Prouni completa dez anos com o desafio de ser reavaliado

Programa distribuiu 1 milhão de bolsas para estudantes de baixa renda em universidades particulares

iG Minas Gerais | Lucas Pavanelli |

“O programa cumpre o objetivo de incluir pessoas de baixa renda.” - Hellen Miriane, designer de moda
Arquivo pessoal
“O programa cumpre o objetivo de incluir pessoas de baixa renda.” - Hellen Miriane, designer de moda

Completa dez anos na próxima terça-feira uma das principais vitrines do governo federal na área da educação: o Programa Universidade para Todos (Prouni). Institucionalizado em 13 de janeiro de 2005, no primeiro governo de Luiz Inácio Lula da Silva, o Prouni já distribuiu mais de 1 milhão de bolsas e se tornou a principal forma de inclusão de estudantes de baixa renda no ensino superior.

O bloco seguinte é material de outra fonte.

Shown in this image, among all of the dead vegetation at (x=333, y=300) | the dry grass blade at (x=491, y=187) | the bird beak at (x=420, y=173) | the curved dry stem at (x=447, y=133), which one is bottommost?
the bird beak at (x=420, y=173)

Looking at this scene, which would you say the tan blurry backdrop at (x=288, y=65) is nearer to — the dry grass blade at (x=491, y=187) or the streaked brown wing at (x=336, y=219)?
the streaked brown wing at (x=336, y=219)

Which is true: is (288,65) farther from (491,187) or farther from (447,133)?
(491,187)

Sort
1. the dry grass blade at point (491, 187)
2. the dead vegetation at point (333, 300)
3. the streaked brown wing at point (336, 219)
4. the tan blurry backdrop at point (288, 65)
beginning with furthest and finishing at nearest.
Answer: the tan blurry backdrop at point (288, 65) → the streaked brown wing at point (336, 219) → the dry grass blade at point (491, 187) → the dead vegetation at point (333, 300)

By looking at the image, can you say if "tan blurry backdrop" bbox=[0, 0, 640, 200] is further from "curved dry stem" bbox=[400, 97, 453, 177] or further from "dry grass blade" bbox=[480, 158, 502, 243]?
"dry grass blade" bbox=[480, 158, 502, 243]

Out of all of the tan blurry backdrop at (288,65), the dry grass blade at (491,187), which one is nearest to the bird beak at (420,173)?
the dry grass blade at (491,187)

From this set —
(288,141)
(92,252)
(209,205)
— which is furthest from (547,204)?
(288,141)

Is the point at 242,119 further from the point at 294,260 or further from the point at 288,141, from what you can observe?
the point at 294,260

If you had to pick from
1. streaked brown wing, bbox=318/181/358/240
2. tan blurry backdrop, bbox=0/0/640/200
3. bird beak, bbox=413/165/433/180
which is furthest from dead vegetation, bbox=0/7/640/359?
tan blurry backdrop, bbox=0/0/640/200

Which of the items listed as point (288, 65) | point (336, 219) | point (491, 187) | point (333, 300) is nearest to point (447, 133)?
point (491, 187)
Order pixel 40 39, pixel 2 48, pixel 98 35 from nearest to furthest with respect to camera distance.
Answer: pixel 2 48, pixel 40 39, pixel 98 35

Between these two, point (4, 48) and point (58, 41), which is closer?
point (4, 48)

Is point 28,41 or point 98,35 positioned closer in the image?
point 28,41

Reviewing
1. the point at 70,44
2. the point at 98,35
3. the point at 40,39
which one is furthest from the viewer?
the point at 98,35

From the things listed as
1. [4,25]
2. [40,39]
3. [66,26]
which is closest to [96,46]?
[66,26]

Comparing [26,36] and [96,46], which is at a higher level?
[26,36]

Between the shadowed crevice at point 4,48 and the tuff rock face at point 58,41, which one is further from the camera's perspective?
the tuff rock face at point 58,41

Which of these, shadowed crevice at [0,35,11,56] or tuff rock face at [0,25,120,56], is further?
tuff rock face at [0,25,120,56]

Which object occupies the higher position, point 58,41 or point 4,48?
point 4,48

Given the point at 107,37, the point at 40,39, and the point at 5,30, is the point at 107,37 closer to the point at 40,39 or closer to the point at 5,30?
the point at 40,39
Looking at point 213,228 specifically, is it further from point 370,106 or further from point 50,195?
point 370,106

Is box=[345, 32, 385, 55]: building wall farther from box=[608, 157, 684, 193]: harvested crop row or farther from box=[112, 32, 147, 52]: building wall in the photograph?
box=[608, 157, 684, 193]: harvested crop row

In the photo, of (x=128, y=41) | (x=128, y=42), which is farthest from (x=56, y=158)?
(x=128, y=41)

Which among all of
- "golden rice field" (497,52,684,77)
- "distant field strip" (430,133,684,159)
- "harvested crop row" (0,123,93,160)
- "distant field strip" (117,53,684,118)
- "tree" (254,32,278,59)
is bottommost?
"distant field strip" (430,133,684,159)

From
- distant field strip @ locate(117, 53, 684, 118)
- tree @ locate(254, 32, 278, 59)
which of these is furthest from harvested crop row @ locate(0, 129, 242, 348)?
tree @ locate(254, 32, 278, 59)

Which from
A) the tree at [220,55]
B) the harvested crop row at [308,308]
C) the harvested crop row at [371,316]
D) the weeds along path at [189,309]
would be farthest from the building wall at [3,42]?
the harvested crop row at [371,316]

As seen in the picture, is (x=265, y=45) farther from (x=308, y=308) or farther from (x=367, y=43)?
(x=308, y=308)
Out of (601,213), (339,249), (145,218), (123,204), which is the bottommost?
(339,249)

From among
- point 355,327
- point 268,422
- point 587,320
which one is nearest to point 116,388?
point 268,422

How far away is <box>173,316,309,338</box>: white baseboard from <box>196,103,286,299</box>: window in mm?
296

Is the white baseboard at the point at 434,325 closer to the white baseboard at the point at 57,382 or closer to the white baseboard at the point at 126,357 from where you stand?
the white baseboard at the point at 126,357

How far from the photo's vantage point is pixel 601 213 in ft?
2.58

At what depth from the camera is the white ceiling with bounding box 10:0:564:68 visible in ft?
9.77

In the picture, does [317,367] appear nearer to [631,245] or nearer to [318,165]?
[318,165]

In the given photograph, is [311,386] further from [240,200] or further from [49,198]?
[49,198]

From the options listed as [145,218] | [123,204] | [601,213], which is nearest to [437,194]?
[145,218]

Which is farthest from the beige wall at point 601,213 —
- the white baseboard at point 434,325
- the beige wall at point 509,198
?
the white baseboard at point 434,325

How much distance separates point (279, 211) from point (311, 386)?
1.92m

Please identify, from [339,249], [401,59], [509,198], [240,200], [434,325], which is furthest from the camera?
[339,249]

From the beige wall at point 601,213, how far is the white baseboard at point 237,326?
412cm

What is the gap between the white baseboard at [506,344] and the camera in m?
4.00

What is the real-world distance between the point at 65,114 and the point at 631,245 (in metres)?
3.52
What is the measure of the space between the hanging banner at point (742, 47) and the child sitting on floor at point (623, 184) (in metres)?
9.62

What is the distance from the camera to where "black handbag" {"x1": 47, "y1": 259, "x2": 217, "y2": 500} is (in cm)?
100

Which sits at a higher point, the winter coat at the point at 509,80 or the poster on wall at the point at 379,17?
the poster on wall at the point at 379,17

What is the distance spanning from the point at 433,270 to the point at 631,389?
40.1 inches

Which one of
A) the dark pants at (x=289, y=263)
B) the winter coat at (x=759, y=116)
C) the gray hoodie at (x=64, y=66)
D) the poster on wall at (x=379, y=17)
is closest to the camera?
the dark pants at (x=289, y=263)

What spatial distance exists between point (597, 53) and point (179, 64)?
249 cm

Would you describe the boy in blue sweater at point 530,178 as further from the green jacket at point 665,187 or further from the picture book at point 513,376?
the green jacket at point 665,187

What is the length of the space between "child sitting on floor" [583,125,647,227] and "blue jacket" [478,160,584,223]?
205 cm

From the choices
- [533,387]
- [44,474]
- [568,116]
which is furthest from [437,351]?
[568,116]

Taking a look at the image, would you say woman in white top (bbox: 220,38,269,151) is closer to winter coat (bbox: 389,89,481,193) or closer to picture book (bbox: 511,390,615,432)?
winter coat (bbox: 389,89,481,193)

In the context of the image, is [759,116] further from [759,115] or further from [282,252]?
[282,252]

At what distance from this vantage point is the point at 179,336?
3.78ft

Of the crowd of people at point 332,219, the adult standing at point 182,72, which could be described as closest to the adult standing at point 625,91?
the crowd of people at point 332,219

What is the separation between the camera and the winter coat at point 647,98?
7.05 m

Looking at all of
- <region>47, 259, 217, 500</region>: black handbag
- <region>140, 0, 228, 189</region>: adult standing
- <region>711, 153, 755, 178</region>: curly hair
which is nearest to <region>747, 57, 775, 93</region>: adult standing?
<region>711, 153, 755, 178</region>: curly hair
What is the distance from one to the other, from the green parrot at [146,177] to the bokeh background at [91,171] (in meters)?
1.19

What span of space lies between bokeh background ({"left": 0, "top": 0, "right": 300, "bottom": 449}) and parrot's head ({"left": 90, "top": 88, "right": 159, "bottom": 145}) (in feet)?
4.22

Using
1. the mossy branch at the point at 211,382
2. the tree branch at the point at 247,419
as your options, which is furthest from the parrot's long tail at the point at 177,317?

É o caso da enfermeira especialista em nefrologia Helenilda Ribeiro, uma das primeiras a aderirem ao programa, ainda em 2005. Ela ingressou na PUC Betim com bolsa de 50%. “Entrei pagando R$ 425 e terminei o curso com a mensalidade em R$ 750”, recorda. Ela conta que três de seus quatro irmãos ingressaram no ensino superior por meio do Prouni. “Se não tivesse a bolsa, meus irmãos não teriam oportunidade de estudar ao mesmo tempo que eu”, diz.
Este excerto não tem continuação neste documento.